------ Исходный текст
Необходимы определения. Примеры ничего не доказывают, а их лишь иллюстрируют
new_rabochy — 18.12.2019
Тов. М. Сколов решил оригинально выйти из положения: поскольку я
потребовал от него упоминать "фашизм" и "фашню" исключительно по
делу, то есть определяя, что это такое.
И он написал небольшой текст из чьих-то подчищенных (в 1954)
дневников:
https://new-rabochy.livejournal.com/279462.html
Мол, так я покажу Ромдорну, что такое фашизм.
Но примеры ничего не доказывают. В жизни много чего бывает, и
обзывая участников сообщества "фашистами", надо отвечать за свои
слова.
Например, Сколов как-то написал, что "Фредан - прямой апологет
фашистских идей" (
https://new-rabochy.livejournal.com/275953.html#comments).
В чем это выразилось, естественно, никто не знает.
Наверно, в том, что тот, житель Киева, под своим настоящим именем
направил открытое письмо Путину с призывом ввести войска на Украину
весной 2014 года. (Это можно найти в его журнале.)
Поэтому я предупредил, что комментарии с туманными выражениями буду
удалять, пока он внятно не разъяснит, что подразумевает под
"фашней", которую видит на каждом шагу.
Что примерами нельзя ничего нельзя обосновать, если нет собственно
определения, мысли, которую эти примеры иллюстрируют, я
продемонстрирую текстом польского писателя, очевидца подвигов
Красной Армии в 1945:
"Думать лучше не о сегодняшнем дне и не о завтрашнем, а о
делах давно минувших; о чем-нибудь приятном, вызывающем добрую
улыбку и легкую грусть. Я, например, вспоминал вторжение сталинских
орлов в тысяча девятьсот сорок пятом году; я тогда жил в
Ченстохове, на улице Собеского, восемьдесят четыре. Пришли русские;
была разбита цистерна со спиртом, и потом люди лежали в грязи и
лизали истоптанный снег, пропитанный спиртом. Но это все вещи
общеизвестные; такое бывает во время любой войны и в любом городе.
------------
------ Предоставленные данные
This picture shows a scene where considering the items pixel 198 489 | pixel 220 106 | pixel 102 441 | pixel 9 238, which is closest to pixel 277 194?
------------
Задание 1.
На какой улице и в каком городе жил в 1945 году автор отрывка, приведенного в исходном тексте?
Задание 2.
Перепишите в виде списка абзац исходного текста, начинающийся словами «Но примеры ничего не доказывают», сохранив его основные положения.
Задание 3.
Продолжите исходный текст, начав сразу после его последнего предложения.

Ответ 1.
В Ченстохове, на улице Собеского, восемьдесят четыре.

Ответ 2.
- Примеры ничего не доказывают.
- В жизни много чего бывает.
- Называя участников сообщества «фашистами», надо отвечать за свои слова.

Ответ 3.
Интересно другое: мимо наших окон русские шли две недели — дорога
вела в Варшаву, — но про Варшаву никто не упоминал. Время от
времени кто-нибудь, зайдя в дом, чтобы попросить кипятку,
спрашивал: «Где дорога на Берлин?»; расстояние солдата не
интересовало; позади у него остались Украина, Уральские горы и горы
Кавказа; златоглавая Москва и каменный Ленинград; а теперь он шел в
Берлин, даже не спрашивая, сколько до него километров, — ему важно
было знать направление.
Русские шли много ночей и дней, распевая про героя Чапаева,
который гулял по Уралу; по ночам они насиловали женщин, и те, что
держали за руки мужа своей жертвы, говорили ему удивленно и
благодушно: «Ты чего беспокоишься? Разочек женку вы...бем, и все
дела». А те, которые шли по улице, пели про Чапаева и про то, как
первого мая они получили письмо от матери, где она спрашивала, не
убит ли еще ее сын. У них было много хороших песен: о том, что их
ярость благородная вскипает, как волна; о том, чтобы матери не
грустили и пожелали им доброго пути; и о том, что они пьют за
Родину, за Сталина, выпьют и снова нальют. Сейчас я знаю, что
понять русских очень помогают песни; их убогие книжки и глупые
газеты врут; но в песнях, зовущих к победе, — правда; и еще они
отражают силу народа; любого солдата можно победить — только не
русского.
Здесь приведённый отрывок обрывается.